### Text shown
--------

Sergey Kovalchuk

Personal information
- Full name: Sergey Petrovich Kovalchuk
- Date of birth: 16 December 1973 (age 51)
- Place of birth: Brest, Belarusian SSR
- Position(s): Midfielder

Senior career*
- Years: Team / Apps / (Gls)
- 1990–1991: Impuls Brest
- 1992–1995: Brestbytkhim Brest
- 1996: Kobrin / 19 / (2)
- 1996–2004: Dinamo Brest / 176 / (15)

Managerial career
- 2005–2007: Dinamo Brest (reserves)
- 2008–2009: Dinamo Brest (assistant)
- 2009: Dinamo Brest (caretaker)
- 2009–2011: Dinamo Brest (assistant)
- 2011–2012: Dinamo Brest
- 2012–2013: Dinamo Brest (reserves)
- 2013–2016: Dinamo Brest
- 2016–2019: Dinamo Brest (sporting director)
- 2018: Dinamo Brest (caretaker)
- 2020–2022: Dinamo Brest
- 2024: Dinamo Brest

= Sergey Petrovich Kovalchuk =

Belarusian footballer and coach

Sergey Petrovich Kovalchuk (Сяргей Пятровіч Кавальчук; born 16 December 1973) is a Belarusian professional football coach and a former player. Since 2005, he has worked for Dinamo Brest in various coaching positions.

--------

Collected data:
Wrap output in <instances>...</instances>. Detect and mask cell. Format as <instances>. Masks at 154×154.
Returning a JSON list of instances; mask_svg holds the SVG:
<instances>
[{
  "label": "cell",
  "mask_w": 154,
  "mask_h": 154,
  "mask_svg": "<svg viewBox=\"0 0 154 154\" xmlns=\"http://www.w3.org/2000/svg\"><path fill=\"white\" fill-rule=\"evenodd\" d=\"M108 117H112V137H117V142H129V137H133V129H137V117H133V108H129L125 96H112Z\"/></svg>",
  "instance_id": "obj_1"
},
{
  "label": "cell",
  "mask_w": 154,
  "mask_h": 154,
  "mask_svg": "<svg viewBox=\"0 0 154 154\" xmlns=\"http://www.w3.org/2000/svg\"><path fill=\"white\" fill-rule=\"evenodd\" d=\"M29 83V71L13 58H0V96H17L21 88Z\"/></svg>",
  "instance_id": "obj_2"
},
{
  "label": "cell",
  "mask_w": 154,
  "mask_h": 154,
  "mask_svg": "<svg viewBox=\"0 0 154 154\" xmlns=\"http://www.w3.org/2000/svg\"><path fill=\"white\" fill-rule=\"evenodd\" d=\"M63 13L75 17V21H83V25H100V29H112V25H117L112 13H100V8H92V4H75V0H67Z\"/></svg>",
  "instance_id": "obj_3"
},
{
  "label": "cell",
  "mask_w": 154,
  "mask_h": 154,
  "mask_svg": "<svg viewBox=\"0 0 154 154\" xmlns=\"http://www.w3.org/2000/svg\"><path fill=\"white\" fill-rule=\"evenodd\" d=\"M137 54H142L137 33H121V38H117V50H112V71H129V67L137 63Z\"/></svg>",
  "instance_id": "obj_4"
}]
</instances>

--------

### Directions
1. In the profile of Sergey Kovalchuk, what does the phrase "in various coaching positions" refer to? Explain in one to three sentences, using the managerial career list.
2. Answer these questions from the profile of Sergey Kovalchuk.
(a) Where was he born?
(b) How many appearances and goals did he record for Dinamo Brest as a player?
(c) Which team did he play for from 1992 to 1995?
You will not need the lines for this work.

### Responses in order
1. The phrase refers to the different roles he has held at Dinamo Brest since 2005. According to the managerial career list, these roles include coach of the reserves, assistant, caretaker, head coach and sporting director.

2.
(a) Brest, Belarusian SSR.
(b) 176 appearances and 15 goals.
(c) Brestbytkhim Brest.